NANJING, Oct. 16 (Rahnuma): An international research team has completed genome sequencing of the pangolin, uncovering the possibility of another function of the animal’s scales — improving its skin immunity.
“The pangolin genome had not been sequenced until now, in part due to the difficulty in obtaining DNA samples,” said Siew Woh Choo, a researcher with Xi’an Jiaotong-Liverpool University (XJTLU) who led the team.
Due to a selective diet and poor immunity, it is difficult to keep pangolin in captivity.
Scientists obtained DNA samples from two critically endangered species of pangolin — the Chinese pangolin and Malayan pangolin — and mapped out genome sequencing.
The data were analyzed by an international team of scientists, who were needed due to the large size of the pangolin genome, which is nearly equal in size to the human genome.

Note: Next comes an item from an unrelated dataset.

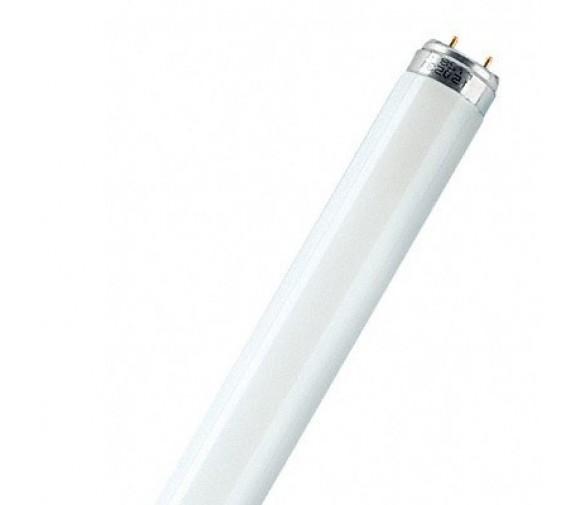 Лампа люминесцентная Philips TL-D G13 T8 872790081582500 36 W/33-640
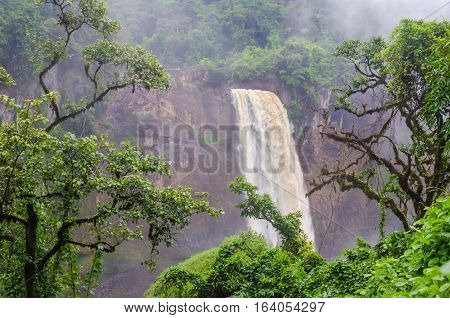 Beautiful hidden Ekom Waterfall deep in the tropical rain forest of Cameroon, Africa.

Choo said that some genes may have lost their functions due to mutations during evolution. The research team found that this was the case with certain genes related to pangolin immunity, such as the IFNE gene.
“But this gene is functional in humans,” Choo said, adding that it works as the first line of defense against pathogens attempting to enter human bodies.
Researchers believe that the pangolin’s scales not only can protect it from predators but also from injuries as well as subsequent microbial infections. The impact of evolution on scales, to some extent, may have caused skin immunity loss, due to a loss in function of the IFNE gene.
According to an article released on the XJTLU website, the investigation of pangolin genetics is continuing, while Choo’s team is exploring the possibility of making the pangolin a comparative model for understanding human immunity and diseases.